Navigating the many legal issues that face young brands can feel like running a marathon when you’ve never even entered a 5K race. Fortunately at UBM’s Swimlessons event, held last week at the Parsons School of Design, MR contributor Douglas Hand, a founding member of the law firm Hand Baldachin Amburgey LLP and a professor of Fashion Law at NYU and Cardozo Law Schools, and three members of his firm – Marc Reiner, David Schumeister, and Justin Pollak – gave a brief outline of some of the most important issues facing entrepreneurs in the fashion field.
1.) Do you form a sole proprietorship, LLC (limited liability corporation) or standard corporation?
While each entity has advantages and disadvantages in such areas as taxation and flexibility of forming boards of directors, among other issues, the firm primarily recommends forming a LLC or corporation in order to protect yourself against personal liability (aka the seizure of personal funds and property) if you’re sued. Still, not every business actually needs to be incorporated.
2.) Do you finance your company through debt or equity?
Maxing out your credit cards or borrowing money from friends or family is a fairly common way to start – or even grow – your business. The downside is that you need to make (or find) money fairly quickly to pay off your debts. Conversely, equity financing means giving up a share of your business, including future profits, but usually no money has to be returned to lender until the company is sold. Each solution has pluses and minuses that need to be carefully considered.
3.) How do you protect your product?
It behooves any start-up brand to learn the difference between copyright, trademark and patent protection. In short, trademarks ensure that only you can use a particular name, logo or symbol. (Occasionally, even a color can be trademarked). Copyright protection is fairly rare in fashion, although certain pieces of artwork used on apparel can qualify. Finally, patents are primarily used for inventions or ideas, and it is very important to make sure you own the patent so your product can’t be duplicated.
4.) The importance of registration
That little mark that connotes your product is registered can actually be assigned even before your product goes to market. And in doing so, it puts the industry on notice that you have a product coming that is worthy of protection. Moreover, in some countries, entrepreneurs file registrations of names even if they don’t have a particular product in mind, or ever plan to sell anything with that name; but once they have it, you may not be able to register the name you want – or at least not be able to sell your product globally.

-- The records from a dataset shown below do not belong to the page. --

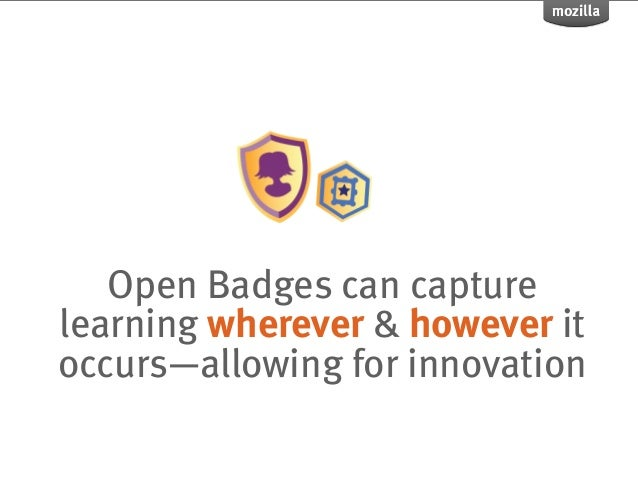 Open Badges?(What about degrees, certificates, diplomas?)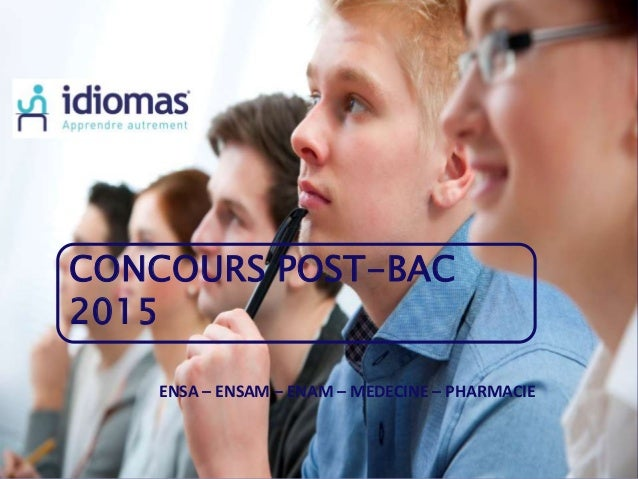 ENSA – ENSAM – ENAM – MEDECINE – PHARMACIE CONCOURS POST-BAC 2015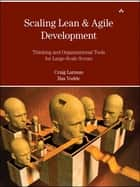 Scaling Lean & Agile Development - Thinking and Organizational Tools for Large-Scale Scrum ebook by Craig Larman, Bas Vodde
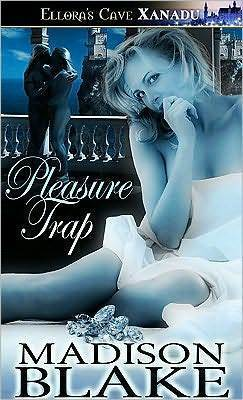 Pleasure Trap  by  Madison Blake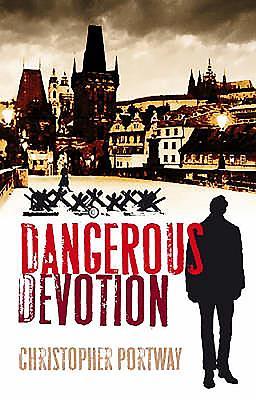 Dangerous Devotion - Portway, Christopher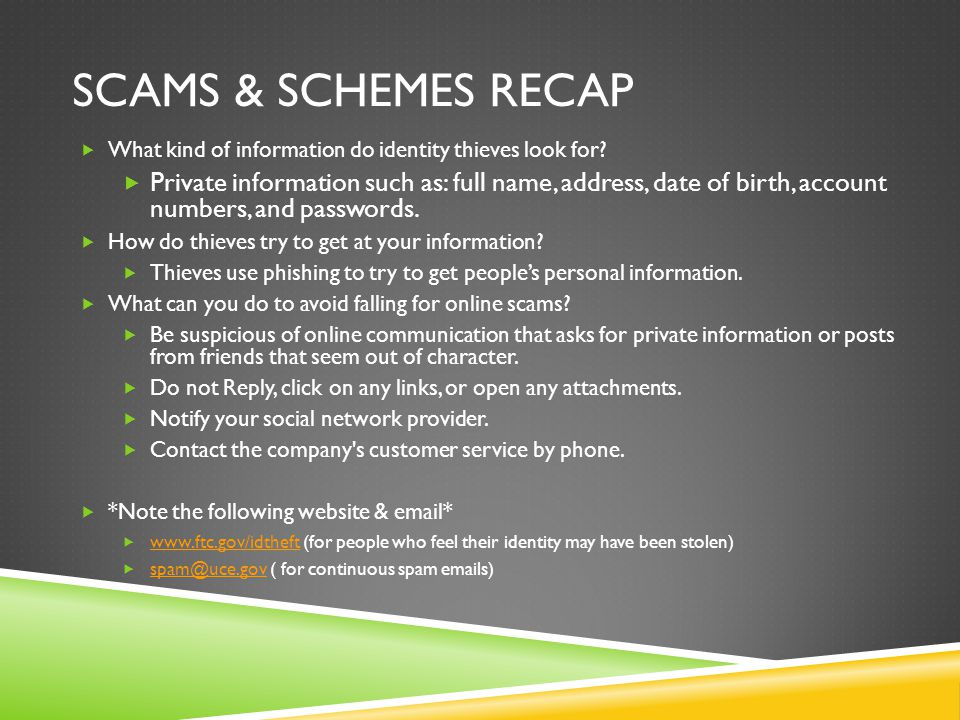 SCAMS & SCHEMES RECAP  What kind of information do identity thieves look for.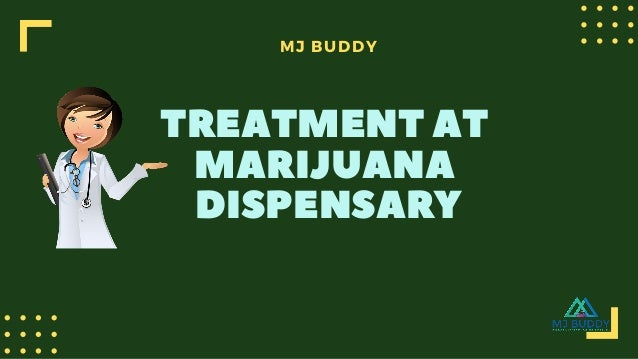 Choose the Dispensary which is nearest to you mjbuddy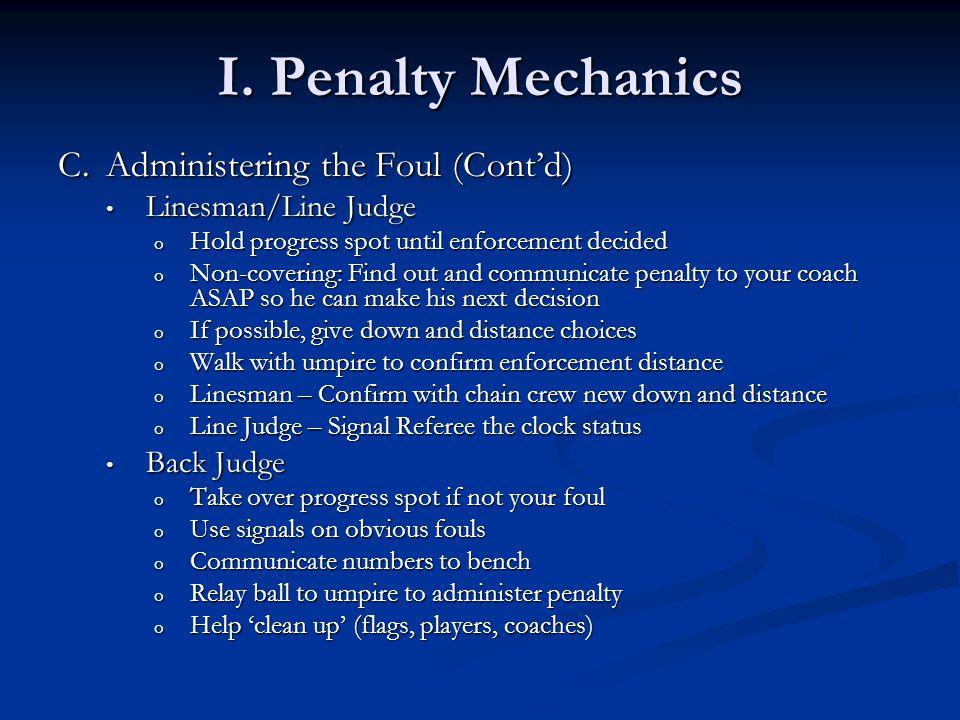I. Penalty Mechanics C.Administering the Foul (Cont'd) Linesman/Line Judge Linesman/Line Judge o Hold progress spot until enforcement decided o Non-co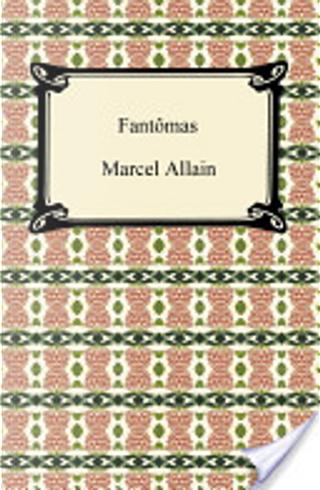 Fantômas by Marcel Allain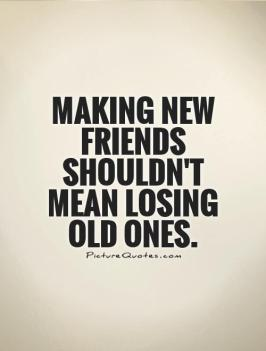 making-new-friends-shouldnt-mean-losing-old-ones-quote-1
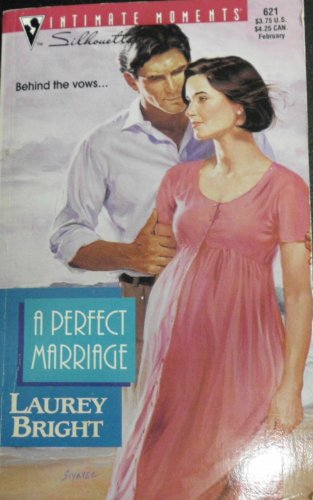 9780373076215: Perfect Marriage (Silhouette Intimate Moments)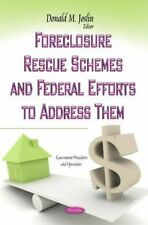 FORECLOSURE RESCUE SCHEMES AND FEDERAL (Government Procedures and Operations), J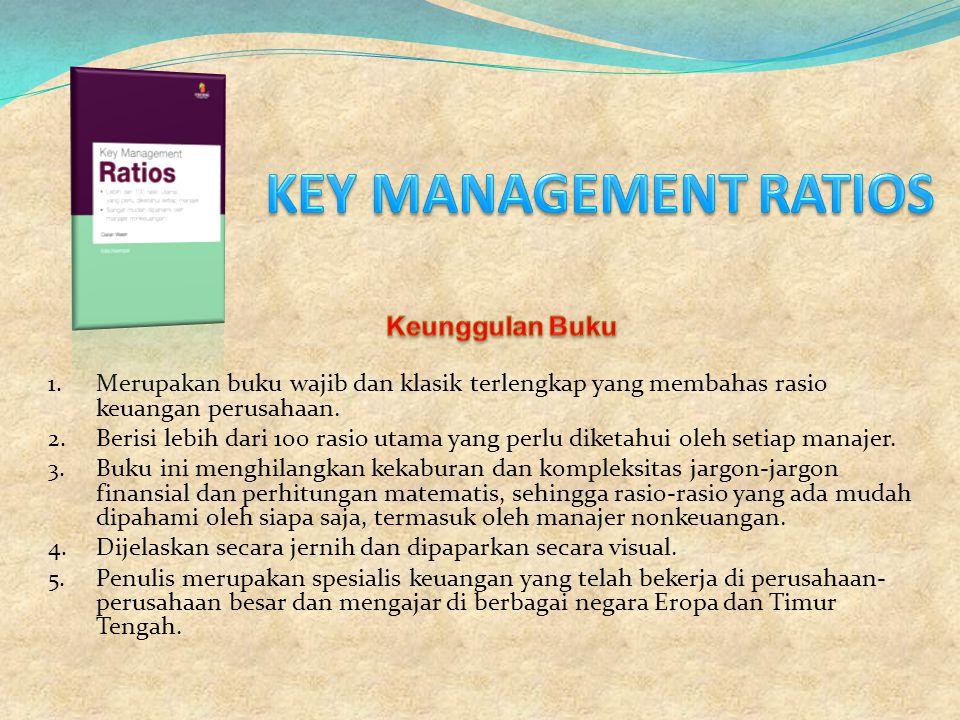 1. Merupakan buku wajib dan klasik terlengkap yang membahas rasio keuangan perusahaan. 2. Berisi lebih dari 100 rasio utama yang perlu diketahui oleh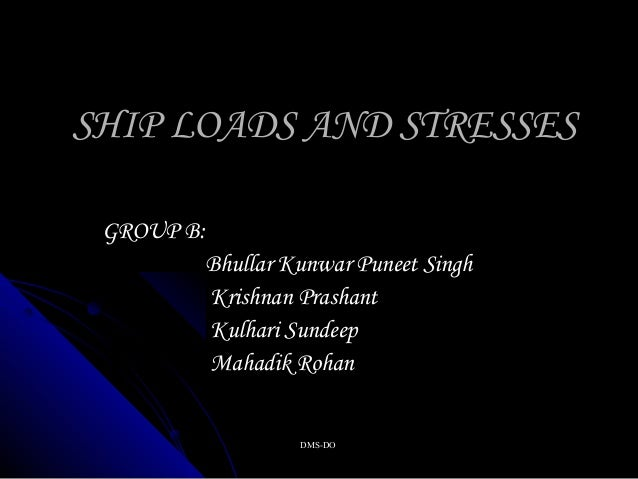 DMS-DODMS-DO SHIP LOADS AND STRESSESSHIP LOADS AND STRESSES GROUP B:GROUP B: Bhullar Kunwar Puneet SinghBhullar Kunwar Pun...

5.) Knowing the basics of labor law
While your company may start out as a one-man (or woman) show, the odds are you’re eventually going to hire other people to work with you. Among the areas you have to consider is whether these people will be exempt or non-exempt employees (the latter category may be entitled to overtime if they work more than 40 hours); independent contractors (you will be paying them on a non-salaried basis and are traditionally not responsible for their benefits, but many other restrictions apply); or interns (which can no longer be non-paid positions, and are also subject to specific employment laws.)